Differential equation: $m\frac{dv}{dt}=mg-k{v}^2$ .

Initial condition: $v\left(0\right)=0$ ,

Calculation:

As per the given problem,

  $\begin{array}{l}\underset{t\to \infty }{\lim }v\left(t\right)=\sqrt{\frac{mg}{k}}\frac{e^{a\times \infty }-e^{-a\times \infty }}{e^{a\times \infty }+e^{-a\times \infty }}\\ =\sqrt{\frac{mg}{k}}\frac{e^{a\times \infty }}{e^{a\times \infty }}\\ =\sqrt{\frac{mg}{k}}\end{array}$

Hence, $\sqrt{\frac{mg}{k}}$ is the body’s limiting velocity.

c.

To determine

To find the driver’s limiting velocity in feet per second?
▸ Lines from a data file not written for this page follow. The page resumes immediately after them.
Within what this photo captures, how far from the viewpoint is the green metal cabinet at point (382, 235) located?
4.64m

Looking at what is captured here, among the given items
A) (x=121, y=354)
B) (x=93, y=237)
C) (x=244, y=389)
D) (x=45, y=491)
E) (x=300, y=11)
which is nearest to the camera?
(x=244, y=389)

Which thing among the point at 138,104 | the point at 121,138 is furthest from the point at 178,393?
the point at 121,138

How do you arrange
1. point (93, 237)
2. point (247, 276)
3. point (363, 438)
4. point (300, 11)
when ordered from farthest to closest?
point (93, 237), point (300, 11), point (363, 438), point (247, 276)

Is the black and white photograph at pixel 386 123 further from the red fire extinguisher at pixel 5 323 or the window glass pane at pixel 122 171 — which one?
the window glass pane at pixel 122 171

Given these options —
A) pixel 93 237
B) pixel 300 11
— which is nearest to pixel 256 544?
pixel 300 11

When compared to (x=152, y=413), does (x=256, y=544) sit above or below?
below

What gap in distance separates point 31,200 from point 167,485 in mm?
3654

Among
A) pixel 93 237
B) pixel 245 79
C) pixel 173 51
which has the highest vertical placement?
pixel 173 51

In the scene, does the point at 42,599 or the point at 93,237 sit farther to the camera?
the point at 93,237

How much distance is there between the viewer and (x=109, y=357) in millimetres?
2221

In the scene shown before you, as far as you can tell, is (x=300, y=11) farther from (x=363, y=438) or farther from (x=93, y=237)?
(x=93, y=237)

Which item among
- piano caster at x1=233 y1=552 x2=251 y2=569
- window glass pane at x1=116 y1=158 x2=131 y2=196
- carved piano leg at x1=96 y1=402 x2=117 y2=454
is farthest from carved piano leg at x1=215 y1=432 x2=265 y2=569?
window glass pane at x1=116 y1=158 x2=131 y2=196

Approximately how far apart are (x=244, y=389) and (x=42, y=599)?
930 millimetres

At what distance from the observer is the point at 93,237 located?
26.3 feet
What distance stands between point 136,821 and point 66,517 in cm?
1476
In miles per hours.

Answer to Problem 58E

The driver’s limiting velocity is 178.9 feet per second and 122 miles per hours.

Explanation of Solution

Given Information: If a body of mass m falling from rest under the action of gravity encounters an air resistance proportional to the square of the velocity, then the body velocity v(t) is modelled by the initial value problem.

Differential equation: $m\frac{dv}{dt}=mg-k{v}^2$ .

Initial condition: $v\left(0\right)=0$ ,

For a 160-lb skydiver (mg=160), and with time in seconds and distance in feet, a typical value for k is 0.005.

Calculation:

As per the given problem,

  $\sqrt{\frac{mg}{k}}=178.9$

178.9 feet per second.

122 miles per hours.

The driver’s limiting velocity is 178.9 feet per second and 122 miles per hours.